_Request:_ Reproduce word for word the stretch of lines from the first line through the line that contains "5444 centimetres".

(A run of records)

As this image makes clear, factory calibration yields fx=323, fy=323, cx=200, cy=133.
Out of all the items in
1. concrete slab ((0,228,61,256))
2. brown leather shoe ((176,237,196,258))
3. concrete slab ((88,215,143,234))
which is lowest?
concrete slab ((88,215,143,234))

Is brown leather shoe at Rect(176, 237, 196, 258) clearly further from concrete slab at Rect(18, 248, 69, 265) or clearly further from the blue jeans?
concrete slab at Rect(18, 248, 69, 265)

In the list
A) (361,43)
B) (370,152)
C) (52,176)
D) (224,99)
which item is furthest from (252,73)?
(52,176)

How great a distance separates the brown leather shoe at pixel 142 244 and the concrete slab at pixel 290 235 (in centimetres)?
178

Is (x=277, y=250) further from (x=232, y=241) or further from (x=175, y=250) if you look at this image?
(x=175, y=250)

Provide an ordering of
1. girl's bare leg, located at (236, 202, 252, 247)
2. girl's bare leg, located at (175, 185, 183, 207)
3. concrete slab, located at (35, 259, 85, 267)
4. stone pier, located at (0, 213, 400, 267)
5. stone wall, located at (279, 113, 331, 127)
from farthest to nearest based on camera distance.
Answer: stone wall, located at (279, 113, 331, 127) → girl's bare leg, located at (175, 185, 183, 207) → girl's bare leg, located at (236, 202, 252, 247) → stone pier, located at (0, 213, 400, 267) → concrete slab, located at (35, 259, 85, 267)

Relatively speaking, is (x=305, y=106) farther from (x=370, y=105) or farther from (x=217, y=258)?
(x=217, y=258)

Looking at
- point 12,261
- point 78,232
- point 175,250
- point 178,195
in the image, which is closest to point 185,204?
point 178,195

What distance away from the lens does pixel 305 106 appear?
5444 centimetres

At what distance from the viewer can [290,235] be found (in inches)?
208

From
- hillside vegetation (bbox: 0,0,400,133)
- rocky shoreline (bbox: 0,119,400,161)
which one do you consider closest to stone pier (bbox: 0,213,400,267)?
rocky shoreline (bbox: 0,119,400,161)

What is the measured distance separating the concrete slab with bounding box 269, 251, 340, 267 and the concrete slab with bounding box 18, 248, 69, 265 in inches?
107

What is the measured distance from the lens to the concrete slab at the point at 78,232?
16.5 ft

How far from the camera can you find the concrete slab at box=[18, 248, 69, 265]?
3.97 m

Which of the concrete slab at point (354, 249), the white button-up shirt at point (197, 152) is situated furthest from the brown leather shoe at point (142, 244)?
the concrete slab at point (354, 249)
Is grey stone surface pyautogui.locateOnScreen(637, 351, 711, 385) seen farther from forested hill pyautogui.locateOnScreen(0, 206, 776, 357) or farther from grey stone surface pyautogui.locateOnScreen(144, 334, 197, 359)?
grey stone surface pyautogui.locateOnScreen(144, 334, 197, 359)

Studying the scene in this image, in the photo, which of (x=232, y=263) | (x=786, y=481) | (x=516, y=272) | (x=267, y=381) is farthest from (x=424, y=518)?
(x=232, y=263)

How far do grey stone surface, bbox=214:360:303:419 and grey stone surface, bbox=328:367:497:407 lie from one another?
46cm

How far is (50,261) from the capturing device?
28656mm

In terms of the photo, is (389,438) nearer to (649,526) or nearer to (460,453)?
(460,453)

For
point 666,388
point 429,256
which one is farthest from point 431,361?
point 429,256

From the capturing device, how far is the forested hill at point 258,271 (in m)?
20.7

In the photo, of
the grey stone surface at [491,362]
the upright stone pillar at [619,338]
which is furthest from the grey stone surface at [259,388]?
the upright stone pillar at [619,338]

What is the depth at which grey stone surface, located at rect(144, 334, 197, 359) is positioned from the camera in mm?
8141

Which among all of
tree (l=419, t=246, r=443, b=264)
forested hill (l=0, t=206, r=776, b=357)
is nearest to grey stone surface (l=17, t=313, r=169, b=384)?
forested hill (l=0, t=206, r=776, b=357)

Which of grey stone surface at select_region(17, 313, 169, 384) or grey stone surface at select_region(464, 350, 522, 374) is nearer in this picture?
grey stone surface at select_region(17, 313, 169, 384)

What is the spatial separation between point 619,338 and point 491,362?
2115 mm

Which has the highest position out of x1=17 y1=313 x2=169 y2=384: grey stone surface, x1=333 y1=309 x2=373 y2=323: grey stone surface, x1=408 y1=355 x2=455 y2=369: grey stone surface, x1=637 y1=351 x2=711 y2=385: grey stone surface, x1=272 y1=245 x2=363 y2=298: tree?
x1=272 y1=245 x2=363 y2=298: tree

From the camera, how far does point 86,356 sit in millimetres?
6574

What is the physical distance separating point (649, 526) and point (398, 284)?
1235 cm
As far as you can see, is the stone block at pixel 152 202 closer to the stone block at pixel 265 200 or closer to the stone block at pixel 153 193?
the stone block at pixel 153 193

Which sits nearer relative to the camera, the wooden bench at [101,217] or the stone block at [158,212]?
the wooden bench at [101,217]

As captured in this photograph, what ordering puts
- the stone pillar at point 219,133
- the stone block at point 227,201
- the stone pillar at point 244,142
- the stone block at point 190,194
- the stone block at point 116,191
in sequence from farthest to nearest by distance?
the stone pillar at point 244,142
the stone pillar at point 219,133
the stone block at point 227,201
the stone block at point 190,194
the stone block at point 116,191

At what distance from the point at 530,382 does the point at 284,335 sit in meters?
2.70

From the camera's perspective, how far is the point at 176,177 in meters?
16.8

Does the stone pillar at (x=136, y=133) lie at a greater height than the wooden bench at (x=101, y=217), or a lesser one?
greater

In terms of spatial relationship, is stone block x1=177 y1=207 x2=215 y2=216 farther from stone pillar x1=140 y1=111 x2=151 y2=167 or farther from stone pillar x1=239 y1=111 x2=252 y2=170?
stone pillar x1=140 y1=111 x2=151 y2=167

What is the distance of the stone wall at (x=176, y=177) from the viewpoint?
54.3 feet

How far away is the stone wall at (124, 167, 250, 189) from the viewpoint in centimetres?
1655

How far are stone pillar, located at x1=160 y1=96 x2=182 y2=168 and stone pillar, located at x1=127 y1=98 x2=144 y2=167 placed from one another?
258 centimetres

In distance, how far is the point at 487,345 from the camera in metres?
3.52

_Exercise response:_
As this image makes clear, factory calibration yields fx=323, fy=323, cx=200, cy=133.
Out of all the items in
1. concrete slab ((0,228,61,256))
2. brown leather shoe ((176,237,196,258))
3. concrete slab ((88,215,143,234))
which is lowest?
concrete slab ((88,215,143,234))

Is brown leather shoe at Rect(176, 237, 196, 258) clearly further from concrete slab at Rect(18, 248, 69, 265) or clearly further from the blue jeans?
concrete slab at Rect(18, 248, 69, 265)

In the list
A) (361,43)
B) (370,152)
C) (52,176)
D) (224,99)
which item is furthest from (252,73)?
(52,176)

How great a distance separates the brown leather shoe at pixel 142 244 and the concrete slab at pixel 290 235 (in centimetres)?
178

Is (x=277, y=250) further from (x=232, y=241) or further from (x=175, y=250) if you look at this image?
(x=175, y=250)

Provide an ordering of
1. girl's bare leg, located at (236, 202, 252, 247)
2. girl's bare leg, located at (175, 185, 183, 207)
3. concrete slab, located at (35, 259, 85, 267)
4. stone pier, located at (0, 213, 400, 267)
5. stone wall, located at (279, 113, 331, 127)
from farthest to nearest based on camera distance.
Answer: stone wall, located at (279, 113, 331, 127) → girl's bare leg, located at (175, 185, 183, 207) → girl's bare leg, located at (236, 202, 252, 247) → stone pier, located at (0, 213, 400, 267) → concrete slab, located at (35, 259, 85, 267)

Relatively speaking, is (x=305, y=106) farther from (x=370, y=105) or farther from (x=217, y=258)?
(x=217, y=258)

Looking at
- point 12,261
- point 78,232
- point 175,250
- point 178,195
in the image, which is closest to point 185,204?
point 178,195

What distance away from the lens does pixel 305 106 appear?
5444 centimetres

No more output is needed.